Thank you for the numerous answers and the help that is really very nice and not a matter of course in today’s world.
I updated the lmic to 4.1.0. and instead of the EUI with only zeros, I generated one via the generator.
Then I entered the APP EUI and the DEV EUI in lsb format. The APP key in msb format. and tested again with the same result I don’t know what else I can do or what “could be wrong” in the appendix again some pictures and here the code including keys maybe someone sees an error.
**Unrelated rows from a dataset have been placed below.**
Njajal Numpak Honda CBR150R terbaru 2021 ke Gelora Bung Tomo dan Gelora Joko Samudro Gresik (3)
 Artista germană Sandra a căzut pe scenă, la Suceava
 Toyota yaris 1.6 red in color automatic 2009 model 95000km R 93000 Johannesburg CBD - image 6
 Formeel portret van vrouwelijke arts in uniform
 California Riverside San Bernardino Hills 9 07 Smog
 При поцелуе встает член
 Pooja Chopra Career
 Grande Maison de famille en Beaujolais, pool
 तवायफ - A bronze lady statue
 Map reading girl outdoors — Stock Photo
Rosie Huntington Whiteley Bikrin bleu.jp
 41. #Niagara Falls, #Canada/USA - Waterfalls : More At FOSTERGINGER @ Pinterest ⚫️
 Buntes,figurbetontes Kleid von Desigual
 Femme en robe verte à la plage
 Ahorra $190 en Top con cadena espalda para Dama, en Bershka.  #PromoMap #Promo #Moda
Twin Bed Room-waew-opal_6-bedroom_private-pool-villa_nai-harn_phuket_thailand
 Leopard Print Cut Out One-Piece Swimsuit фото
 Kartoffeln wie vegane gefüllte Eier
Or maybe someone has an Arduinio program that I can test (of course I add my keys beforehand) to test whether it is possibly due to the gateway and not to the arduino sketch? Many greetings Marc
#include <lmic.h>
#include <hal/hal.h>
#include <SPI.h>
#include <DHT.h>
#include <DHT_U.h>
#include <Adafruit_Sensor.h>
//
// For normal use, we require that you edit the sketch to replace FILLMEIN
// with values assigned by the TTN console. However, for regression tests,
// we want to be able to compile these scripts. The regression tests define
// COMPILE_REGRESSION_TEST, and in that case we define FILLMEIN to a non-
// working but innocuous value.
//
#ifdef COMPILE_REGRESSION_TEST
# define FILLMEIN 0
#else
# warning "You must replace the values marked FILLMEIN with real values from the TTN control panel!"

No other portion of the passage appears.